§ **VORGEGEBENER TEXT**:
::::::::

Vor dem Hintergrund dieses Verständnisses des Begriffs des Bestehens eines Interesses der Republik seitens des Gesetzgebers kann das Ergebnis der behördlichen Beurteilung, dass ein solches positives Interesse im Fall der Beschwerdeführerin nicht gegeben sei, nicht als rechtswidrig erkannt werden. Die Beschwerde wiederholt in diesem Zusammenhang vor allem den schon im Verwaltungsverfahren zur Antragsbegründung vorgetragenen Umstand, der Fremdenpass werde benötigt, damit die Beschwerdeführerin reisen könne. Abgesehen davon, dass dies auch in der Beschwerde nicht näher konkretisiert wird, handelt es sich dabei für sich genommen um keinen Grund, der ein öffentliches Interesse im Sinne des § 76 Abs. 1 FrG dartun könnte. An dieser Beurteilung ändert auch der Umstand nichts, dass die Eltern der Beschwerdeführerin österreichische Staatsangehörige sind (vgl. das hg. Erkenntnis vom 2. September 1999, Zl. 96/18/0137).

::::::::

§ **UNTERSUCHTE DATEN**:
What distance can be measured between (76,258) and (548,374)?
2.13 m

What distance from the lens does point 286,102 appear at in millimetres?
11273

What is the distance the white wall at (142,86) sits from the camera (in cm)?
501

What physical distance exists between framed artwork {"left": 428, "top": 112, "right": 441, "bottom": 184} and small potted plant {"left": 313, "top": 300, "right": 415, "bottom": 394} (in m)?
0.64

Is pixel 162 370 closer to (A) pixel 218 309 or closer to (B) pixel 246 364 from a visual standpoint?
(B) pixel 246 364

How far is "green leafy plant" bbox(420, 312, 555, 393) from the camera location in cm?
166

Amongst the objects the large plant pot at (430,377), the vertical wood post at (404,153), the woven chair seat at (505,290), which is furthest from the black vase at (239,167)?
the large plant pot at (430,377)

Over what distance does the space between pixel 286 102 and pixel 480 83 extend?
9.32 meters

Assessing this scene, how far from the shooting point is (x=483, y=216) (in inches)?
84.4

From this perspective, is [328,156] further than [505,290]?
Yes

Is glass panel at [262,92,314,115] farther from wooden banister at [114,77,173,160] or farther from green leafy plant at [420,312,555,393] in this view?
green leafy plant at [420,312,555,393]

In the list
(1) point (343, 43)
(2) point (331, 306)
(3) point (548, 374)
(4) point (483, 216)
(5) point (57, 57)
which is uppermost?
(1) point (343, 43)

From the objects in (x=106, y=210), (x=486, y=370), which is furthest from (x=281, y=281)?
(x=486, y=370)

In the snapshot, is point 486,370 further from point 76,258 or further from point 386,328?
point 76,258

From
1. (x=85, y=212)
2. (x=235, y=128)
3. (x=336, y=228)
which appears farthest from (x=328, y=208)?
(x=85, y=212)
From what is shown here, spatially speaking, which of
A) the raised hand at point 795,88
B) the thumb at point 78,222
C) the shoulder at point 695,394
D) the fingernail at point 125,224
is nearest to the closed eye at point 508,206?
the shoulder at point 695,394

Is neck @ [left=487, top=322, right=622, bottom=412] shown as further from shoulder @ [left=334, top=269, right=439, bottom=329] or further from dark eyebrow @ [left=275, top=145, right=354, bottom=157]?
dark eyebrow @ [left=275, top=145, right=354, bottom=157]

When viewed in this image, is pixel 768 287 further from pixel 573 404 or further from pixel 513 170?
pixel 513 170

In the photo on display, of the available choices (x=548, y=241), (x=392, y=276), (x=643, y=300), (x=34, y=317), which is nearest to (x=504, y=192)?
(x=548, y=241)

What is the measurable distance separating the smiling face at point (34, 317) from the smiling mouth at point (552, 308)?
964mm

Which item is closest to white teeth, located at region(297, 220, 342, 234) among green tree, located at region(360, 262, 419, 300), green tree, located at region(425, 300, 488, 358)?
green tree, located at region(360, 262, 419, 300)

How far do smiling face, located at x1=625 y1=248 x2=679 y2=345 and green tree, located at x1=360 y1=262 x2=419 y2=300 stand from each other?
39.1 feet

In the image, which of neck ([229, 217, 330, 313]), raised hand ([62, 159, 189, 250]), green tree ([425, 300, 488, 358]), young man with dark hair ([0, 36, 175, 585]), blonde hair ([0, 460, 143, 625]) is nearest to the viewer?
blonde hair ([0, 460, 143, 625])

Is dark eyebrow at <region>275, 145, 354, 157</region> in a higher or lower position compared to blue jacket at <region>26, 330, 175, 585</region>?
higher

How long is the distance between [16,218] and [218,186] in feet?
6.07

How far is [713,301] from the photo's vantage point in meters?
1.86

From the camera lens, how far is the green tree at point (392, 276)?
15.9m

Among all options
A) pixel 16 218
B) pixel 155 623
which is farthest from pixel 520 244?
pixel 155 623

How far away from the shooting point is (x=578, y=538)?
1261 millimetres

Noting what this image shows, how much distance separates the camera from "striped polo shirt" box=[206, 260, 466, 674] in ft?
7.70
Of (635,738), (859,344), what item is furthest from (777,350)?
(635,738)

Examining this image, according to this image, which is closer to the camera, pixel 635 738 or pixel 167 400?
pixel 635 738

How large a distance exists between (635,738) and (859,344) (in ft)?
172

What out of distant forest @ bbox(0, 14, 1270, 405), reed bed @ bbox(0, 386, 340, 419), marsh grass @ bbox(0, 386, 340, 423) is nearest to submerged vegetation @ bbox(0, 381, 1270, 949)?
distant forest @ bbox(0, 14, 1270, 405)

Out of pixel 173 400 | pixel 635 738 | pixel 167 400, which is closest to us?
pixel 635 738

::::::::

§ **DEINE AUFGABEN**:
[a] Nenne das erste Wort jedes Satzes im Text zum Fremdenpass.
[b] Welche Staatsangehörigkeit haben laut dem Text zum Fremdenpass die Eltern der Beschwerdeführerin?
[c] Führe den Text zum Fremdenpass nach seinem letzten Satz weiter.

§ **LÖSUNGEN JE AUFGABE**:
[a] Vor, Die, Abgesehen, An

[b] Sie sind österreichische Staatsangehörige.

[c]
Die Beschwerde meint weiters, durch den Fremdenpass käme die Beschwerdeführerin zu einem "offiziellen Reisedokument", welches auch ihre Identität nachweise. Derartiges sei ihr derzeit nicht möglich, "welcher Zustand nicht zu tolerieren ist". Dabei übersieht die Beschwerde aber, dass die Schaffung klarer passrechtlicher Verhältnisse von der Intention des § 76 Abs. 1 FrG nicht umfasst ist (vgl. das schon erwähnte Erkenntnis vom 30. Mai 2001, Zl. 98/21/0474); dies gilt umso mehr bei einem im Bescheiderlassungszeitpunkt erst zwei Jahre alten Kind.

Die im vorliegenden Fall ins Treffen geführten (ausschließlich privaten) Umstände sind somit jedenfalls - und zwar ohne dass es auf die Argumentation der belangten Behörde zur unterlassenen Inanspruchnahme anderer Möglichkeiten zur Erlangung eines Reisedokumentes ankommt - nicht geeignet, ein öffentliches Interesse im besagten Sinn zu begründen.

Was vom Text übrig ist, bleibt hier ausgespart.